Exponential phase (t=3 h) cells were stained with 1 μM RSG for 10 minutes at 37°C before analyzing by flow cytometry. Unstained cells and cells treated with 20 μM CCCP + 1 μM RSG were used as control. CCCP was expected to reduce cellular redox activities. The panel is a representative biological replicate. Consistent results were seen across all 3 biological replicates.

Intact (non-lysed) cell levels of E. coli WT, Δcrp, and ΔcyaA cells with the integrated mCherry expression system.

mCherry positive cells were diluted into fresh media and treated with ampicillin (200 μg/mL) for 20 hours. Flow cytometry was used to measure the red fluorescence of intact surviving cells at time points t=0, 1, 2, 4, 6 and 20 h. A representative biological replicate is shown, with consistent results across all 3 replicates.

VBNC levels of E. coli WT, Δcrp, and ΔcyaA cells with the integrated mCherry expression system.
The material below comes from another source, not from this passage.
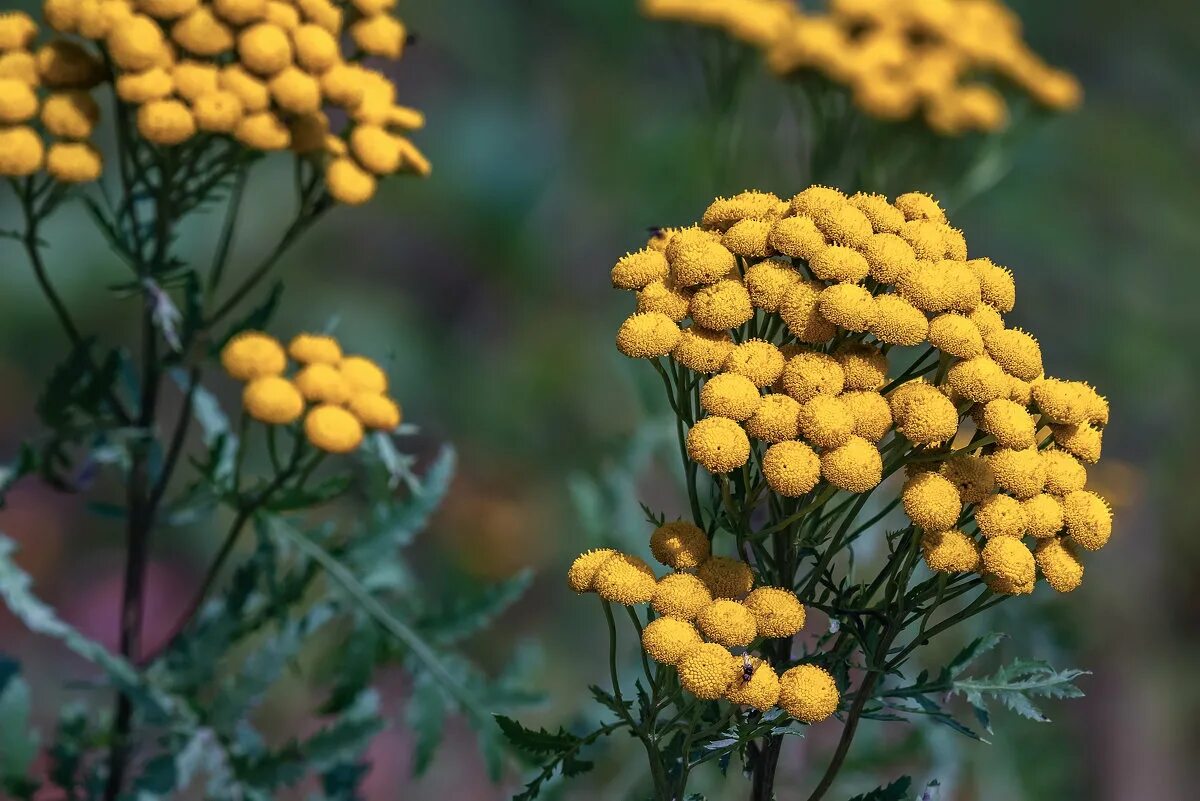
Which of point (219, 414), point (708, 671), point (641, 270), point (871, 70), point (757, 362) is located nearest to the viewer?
point (708, 671)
Flow cytometry was employed to quantify intact surviving cells. Persister cells were quantified by plating the cells on agar media. Viable but nonculturable (VBNC) cells were enumerated by subtracting persister levels from the intact cell levels. n=4. Statistical significance was observed between control and mutant strains (****P < 0.0001, One-way ANOVA using Dunnett’s multiple comparisons test). The data for each time point represent the mean value ± standard deviation.

Cell counts of E. coli K-12 MG1655 WT and mutant strains using flow cytometry at late stationary phase.

Cells were diluted 100-fold into 1 mL of 1X PBS. n=4. The data for each time point represent the mean value ± standard deviation.